Constructing a construction company future with employees as owners through an ESOP

The difference between company ownership and employment is being recognized by a growing number of construction companies, which are finding it increasingly beneficial financially and operationally to convert to ESOPs (Employee Stock Ownership Plans).

In addition to the potential profit and tax savings, employees-as-owners can have a different set of priorities than employees-as-workers only:

  • Motivation: their success is tied directly to the company’s, and vice-versa.
  • Involvement: sometimes a statement by a company that its employees are “committed” to their jobs is just words strung together; however, when employees are the owners, they’re committed.
  • Invested (other than just in money): employee owners are less likely to allow sloth, sloppiness, or small or large wrongdoing by others in the company.
  • Loyal: when someone is an owner that person is more likely to stay within the fold rather than jump the fence for the hope of greener pastures

In Aug. 2015, the National Center for Employee Ownership’s list of top 100 employee-owned companies listed eight as purely in construction.  Three others, including the No. 2 listed company, CH2M Hill, are described as engineering and construction.  Another 18 ESOP companies are engaged in construction-related activities, from architects and engineering to air conditioner manufacturing.

The NCEO says that,

“As of 2015, we at the National Center for Employee Ownership (NCEO) estimate there are roughly 7,000 employee stock ownership plans (ESOPs) covering about 13.5 million employees.”

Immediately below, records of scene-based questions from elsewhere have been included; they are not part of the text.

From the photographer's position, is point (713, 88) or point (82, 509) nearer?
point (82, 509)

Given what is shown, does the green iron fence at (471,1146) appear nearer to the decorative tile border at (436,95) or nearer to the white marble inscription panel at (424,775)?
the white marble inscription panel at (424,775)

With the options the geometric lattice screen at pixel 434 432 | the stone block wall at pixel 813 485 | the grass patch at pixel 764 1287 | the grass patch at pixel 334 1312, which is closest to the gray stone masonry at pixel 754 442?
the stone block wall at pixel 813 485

And, as shared, a growing number are construction or construction-related companies. An ESOP can also be described as a form of profit-sharing or as a retirement program with specific tax advantages.  An ESOP is a trust fund into which the company can:

  • Borrow money under the ESOP to purchase shares in the company (repaid by the company)
  • Put cash into the fund to buy stock
  • Contribute company shares into the trust fund

The overarching advantage is that whatever the contribution, in whatever form, is (within IRS guidelines) tax deductible.

Employees are participants in the plan either through pay rates, years of service, or some other approved formula for participation. The longer an employee is employed by the company the greater their participation in the ESOP. Under ESOP rules, an employee is fully vested in the program as early as three years, or as long as six years. There are varying rules on ESOPs and depending on whether a company is public or private.

From a tax standpoint, all taxable income of a 100 percent employee-owned S-Corp. goes through to the ESOP, which serves as the single shareholder. As a recognized retirement program (under IRS Section 401a), the ESOP’s income is tax-exempt.

Here’s what the NCEO identifies as the three top advantages of an ESOP:

  1. “To buy the shares of a departing owner: Owners of privately held companies can use an ESOP to create a ready market for their shares. Under this approach, the company can make tax-deductible cash contributions to the ESOP to buy out an owner's shares, or it can have the ESOP borrow money to buy the shares (see below).

  2. “To borrow money at a lower after-tax cost: ESOPs are unique among benefit plans in their ability to borrow money. The ESOP borrows cash, which it uses to buy company shares or shares of existing owners. The company then makes tax-deductible contributions to the ESOP to repay the loan, meaning both principal and interest are deductible.

  3. “To create an additional employee benefit: A company can simply issue new or treasury shares to an ESOP, deducting their value (for up to 25% of covered pay) from taxable income. Or a company can contribute cash, buying shares from existing public or private owners. In public companies, which account for about 5% of the plans and about 40% of the plan participants, ESOPs are often used in conjunction with employee savings plans. Rather than matching employee savings with cash, the company will match them with stock from an ESOP, often at a higher matching level.”

If you think an ESOP might be an advantage for you and your employees, seek out advice from experts in the field. It’s not something to enter into without understanding all the ramifications as it’s a fundamental reconstruction of corporate governance and participation.

But it’s paying off handsomely.  A sense of ownership is a motivator, and ownership confers both tax and sales advantages. It’s something at which construction companies should look, and seek the best possible advice. It could be a way to build a better future on a stronger foundation of employee commitment.